To the editor:
Last night (March 26), I attended the second so-called informational session sponsored by the Local Historic District Study Committee. One of my questions pertained to the permitting process should this LHD be adopted. I began by expressing my concern that the LHD commission will not be governed by specific rules and regulations, as is planning and zoning, whose regulations are clearly spelled out and we know what to expect before going to them. Based on the proposed guidelines and the proposed ordinance, it seems to me that the LHD commission will base their decisions on opinions, on aesthetics, "what fits." They repeatedly used the terms "what fits," "good blending" and "good match." These are subjective terms and not specific rules and regulations. A "good blending," according to whom?
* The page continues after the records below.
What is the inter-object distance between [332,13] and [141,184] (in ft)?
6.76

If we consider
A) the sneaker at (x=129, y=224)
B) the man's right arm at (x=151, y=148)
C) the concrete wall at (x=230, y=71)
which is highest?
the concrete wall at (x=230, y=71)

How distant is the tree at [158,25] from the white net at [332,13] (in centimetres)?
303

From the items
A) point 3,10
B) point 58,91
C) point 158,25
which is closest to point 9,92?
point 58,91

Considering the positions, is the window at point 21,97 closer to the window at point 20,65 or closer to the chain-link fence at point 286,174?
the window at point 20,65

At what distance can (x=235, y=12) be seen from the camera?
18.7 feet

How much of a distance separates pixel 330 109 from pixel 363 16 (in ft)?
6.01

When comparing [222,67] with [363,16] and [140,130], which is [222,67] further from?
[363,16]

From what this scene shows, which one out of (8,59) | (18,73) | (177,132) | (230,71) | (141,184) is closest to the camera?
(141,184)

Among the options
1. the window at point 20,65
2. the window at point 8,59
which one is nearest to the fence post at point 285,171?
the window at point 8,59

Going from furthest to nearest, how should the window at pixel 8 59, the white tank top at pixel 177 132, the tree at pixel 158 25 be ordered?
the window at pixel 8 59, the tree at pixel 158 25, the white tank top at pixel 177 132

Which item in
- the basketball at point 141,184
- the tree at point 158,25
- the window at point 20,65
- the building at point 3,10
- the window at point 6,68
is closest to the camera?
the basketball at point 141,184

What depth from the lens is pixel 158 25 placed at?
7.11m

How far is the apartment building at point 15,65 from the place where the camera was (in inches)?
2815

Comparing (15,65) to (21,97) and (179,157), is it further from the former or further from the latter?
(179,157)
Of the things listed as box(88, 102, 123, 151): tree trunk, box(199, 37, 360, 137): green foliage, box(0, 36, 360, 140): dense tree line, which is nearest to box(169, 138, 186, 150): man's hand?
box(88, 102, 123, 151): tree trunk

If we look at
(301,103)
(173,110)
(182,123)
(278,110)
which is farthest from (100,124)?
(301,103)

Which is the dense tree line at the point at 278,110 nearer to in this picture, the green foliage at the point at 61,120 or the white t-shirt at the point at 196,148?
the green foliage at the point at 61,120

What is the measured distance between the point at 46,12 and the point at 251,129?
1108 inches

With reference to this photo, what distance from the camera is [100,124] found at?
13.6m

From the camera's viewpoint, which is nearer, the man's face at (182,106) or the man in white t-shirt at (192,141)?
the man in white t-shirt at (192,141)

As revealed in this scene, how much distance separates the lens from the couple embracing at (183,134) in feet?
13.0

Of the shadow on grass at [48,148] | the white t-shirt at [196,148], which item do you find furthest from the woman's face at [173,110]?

A gentleman asked which commission takes precedence, zoning or the LHD. Chairman White stated, "One does not trump the other." I was surprised by that answer because in previous sessions, we have been advised that we must to go to the LHD commission first to have a "conversation," to find out what is expected of us before going to any other city boards, and so I questioned her response. She stated homeowners don't have to go to them for permission first, repeatedly dismissing my concern and pointing to the draft ordinance.
The draft ordinance states:
7 — Alterations and Construction Prohibited Without a Certificate.
7.1 "Except as the Ordinance provides, no Building or Structure or part thereof within a District shall be Constructed, Moved, or Altered in any way that affects the Building or Structure as visible from a Public Way, unless the Commission shall first have issued a Certificate of Appropriateness with respect to such Construction and Alteration."
Sections 7.2 & 7.3 state "no building permit shall be issued by the City or any department until a Certificate has been issued by the Commission".
Chairman White complimented the homeowners of Newburyport on the way they have cared for their homes for the past 300 years, and now they are saying, "Thanks, we'll take over from here."